Graph neural networks (GNN) are evolving into an imperative tool for data analytics. This relatively new branch of deep learning seeks to exploit an unending stream of graph-structured data to drive innovation in business, industry, and other organizations. GNNs allow data scientists to predict outcomes from vast amounts of knowledge encoded in graph form. These predictions can be used for everything from social network analysis to groundbreaking immunotherapy research. However, training deep GNNs on large graph datasets has many challenges that impede its ability to scale.
Intel Labs is advancing the role of GNNs with open-source tools and optimizations that facilitate large graph training on Intel hardware.
Training GNNs on Graphs
Graphs hold vast amounts of information about the world we live in. But at their core, graphs are simply a set of nodes connected by edges. Each node and each edge can have an associated set of features or metadata. For example, in a graph representing a social network, nodes represent individuals with their associated metadata, while edges represent interactions between these individuals. More generally, a graph is a structural representation of the relationships that exists between data elements in non-Euclidean domains. Most importantly, graphs embody the answers to many questions that are of great value to businesses entities, organizations, and even mankind, from finding shortest route between two points to life-saving medical research.
GNNs can be used to find those answers—or at least answers that have a high likelihood of being true. GNNs use graphs as their input to extract high-level useful knowledge. For example, GNNs can be used to predict the properties of a new chemical, where the chemical is represented as a graph of atoms and their bonds. But while GNNs are very expressive, they do not scale well to graphs with billions of nodes and edges. Full graph training, also known as full batch training, consumes massive amounts of memory and leads to a phenomenon known as neighbor explosion, where the number of supporting nodes needed to make a prediction at a particular node grows exponentially with the number of GNN layers.
Training on randomly sampled sub-graphs rather than the entire graph, an approach known as sampling or mini-batch training, may address the memory problem but often leads to biased gradient estimates. The sampling operation itself could also significantly slow down training.
Enabling Full Graph Training
Intel Labs researchers have had marked success building off an approach known as domain parallel training, in which the input graph is split into many partitions and then distributed among multiple machines that each handle the computation for a single partition. However, even in domain parallel training, there comes a time when each machine will need to store a substantial portion of the full graph in order to produce the output for its own partition. This is because each machine needs to store all the data that is used to produce the output for the local partition. This data is called the computational graph (not to be confused with the input graph to the GNN). This data, the computational graph, can easily span the whole input graph. The computational graph is essential for executing the backward pass during training. The backward pass applies the backpropagation algorithm to adjust the parameters of the GNN to solve the task at hand.
To avoid having to build this memory-intensive computational graph during training, our researchers have developed the Sequential Aggregation and Rematerialization (SAR) scheme that sequentially re-constructs (then frees) pieces of the large GNN computational graph during the backward pass.
Moreover, we have devised optimization methods to mitigate the extra memory overhead that sometimes persists even with SAR when dealing with Graph Attention Networks (GATS). These optimizations avoid the costly materialization of the attention matrix. Instead, elements of the attention matrix are computed and used on the fly and are never stored in memory. This speeds up the computation by reducing the number of redundant memory accesses.
In our paper, “Sequential Aggregation and Rematerialization: Distributed Full-batch Training of Graph Neural Networks on Large Graphs,” we demonstrate excellent memory scaling behavior using these optimizations and the SAR scheme. SAR is built on top of the popular Deep Graph Library (DGL), which is built on PyTorch. DGL’s kernels are continuously updated, which facilitates graph operations.
The full extent of our optimizations can be read in the paper, however two primary results bear mentioning:
- Our optimized SAR approach drastically reduces memory consumption for GNN models such as GAT, requiring only 26% to 37% of the memory needed by vanilla DP training.
- The run-time of our open-source GNN training library improves as we add more workers.
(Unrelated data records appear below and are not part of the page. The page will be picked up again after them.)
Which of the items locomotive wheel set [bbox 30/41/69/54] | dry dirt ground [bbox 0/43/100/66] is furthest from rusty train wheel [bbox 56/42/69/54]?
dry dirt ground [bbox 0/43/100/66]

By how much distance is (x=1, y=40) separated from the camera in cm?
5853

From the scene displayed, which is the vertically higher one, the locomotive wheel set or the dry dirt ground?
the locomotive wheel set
At 128 machines, the epoch time is 3.8s which is the fastest reported full-batch epoch time for the ogbn-papers100M dataset.
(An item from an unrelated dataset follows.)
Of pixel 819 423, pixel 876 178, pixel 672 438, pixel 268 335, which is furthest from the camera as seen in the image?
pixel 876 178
Furthermore, the methods we describe in the paper can be applied to both full-batch GNN training and domain-parallel training. We released an easy to use open-source library for applying SAR to any large-scale GNN training problem: https://github.com/IntelLabs/SAR. The full documentation is here: https://sar.readthedocs.io/en/latest/
Intel Labs continues to build on our GNN successes. We are working with both academia and start-ups to enable a wide range of GNN applications, including recommendation systems, video understanding, molecular discovery and more. Our now open source GNN framework is accelerating the use of GNNs in other areas, including drug discovery.